A prototype device for gauging patients' immunity to Ebola has been developed by a multi-institutional team of experts led by Imperial College London (ICL).

The device, which was developed in collaboration with UCL, works in a similar way to a pregnancy test. However, instead of detecting hormones, it looks for an antibody called immunoglobulin G (IgG), which is released following exposure to certain viruses.

So far, the biosensor has undergone a pilot trial under laboratory conditions, as well as in Uganda, where it was used to analyze blood serum from survivors previously exposed to the Ebola virus. In the trial, the test was able to detect IgG antibodies from samples in about 15 minutes, compared to around 5 hours using conventional lab-based equipment.

The device is portable and connected to a smartphone so that the user can see the results onscreen, in the field. Being connected to a smartphone also means that its built-in navigation technology can be utilized to track the spread of an outbreak, which is important for disease surveillance and control.

The researchers say the technology requires optimization and further study. However, they believe it shows promise as a rapid-response tool for treating patients with Ebola, especially in remote areas of developing countries, where access to medical care is limited.

A biosensory breakthrough?

Professor Molly Stevens, deputy director of the “i-sense” Interdisciplinary Research Collaboration from Imperial’s Departments of both Materials and Bioengineering, said: “We’ve designed this biosensor to be highly effective at the point of care for a range of diseases. We see great potential in this approach to help combat future Ebola outbreaks.”

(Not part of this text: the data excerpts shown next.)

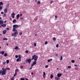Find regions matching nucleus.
<instances>
[{
	"instance_id": "obj_1",
	"label": "nucleus",
	"mask_w": 80,
	"mask_h": 80,
	"mask_svg": "<svg viewBox=\"0 0 80 80\" xmlns=\"http://www.w3.org/2000/svg\"><path fill=\"white\" fill-rule=\"evenodd\" d=\"M32 58L31 60H33L34 59V61L31 64L32 67H33V65H35L36 64H37V59L38 58V56H36V55L35 54L34 55L32 56Z\"/></svg>"
},
{
	"instance_id": "obj_2",
	"label": "nucleus",
	"mask_w": 80,
	"mask_h": 80,
	"mask_svg": "<svg viewBox=\"0 0 80 80\" xmlns=\"http://www.w3.org/2000/svg\"><path fill=\"white\" fill-rule=\"evenodd\" d=\"M7 69L10 70V68H2V70H0V75H6V71H7Z\"/></svg>"
},
{
	"instance_id": "obj_3",
	"label": "nucleus",
	"mask_w": 80,
	"mask_h": 80,
	"mask_svg": "<svg viewBox=\"0 0 80 80\" xmlns=\"http://www.w3.org/2000/svg\"><path fill=\"white\" fill-rule=\"evenodd\" d=\"M32 62V59L29 58L28 59H27L26 61V63H28L29 64H30V62Z\"/></svg>"
},
{
	"instance_id": "obj_4",
	"label": "nucleus",
	"mask_w": 80,
	"mask_h": 80,
	"mask_svg": "<svg viewBox=\"0 0 80 80\" xmlns=\"http://www.w3.org/2000/svg\"><path fill=\"white\" fill-rule=\"evenodd\" d=\"M18 32H17V30H16V31H15L14 33H12V36H15V35H17L18 34Z\"/></svg>"
},
{
	"instance_id": "obj_5",
	"label": "nucleus",
	"mask_w": 80,
	"mask_h": 80,
	"mask_svg": "<svg viewBox=\"0 0 80 80\" xmlns=\"http://www.w3.org/2000/svg\"><path fill=\"white\" fill-rule=\"evenodd\" d=\"M13 28H18L19 27L18 25L17 24H15L13 25Z\"/></svg>"
},
{
	"instance_id": "obj_6",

The tool contains proteins that bind to IgG when it is present. Upon binding, the proteins release a dye and stain the reader, much like how a pregnancy test does in the presence of pregnancy hormones, by using a technique known as ELISA. The result, along with its geographical coordinates, is communicated to the smartphone device and stored in an electronic archive.

The team say identifying IgG antibodies might help health-care workers to understand the effects of exposure to different strains of Ebola virus. The device may also enable doctors to detect immunity levels in patients during the early stages of their recovery, and help to understand vulnerable peoples' vaccination needs.

The next step for the team will be to streamline the test so that it can analyze blood taken from a finger prick, so that the results can be given immediately.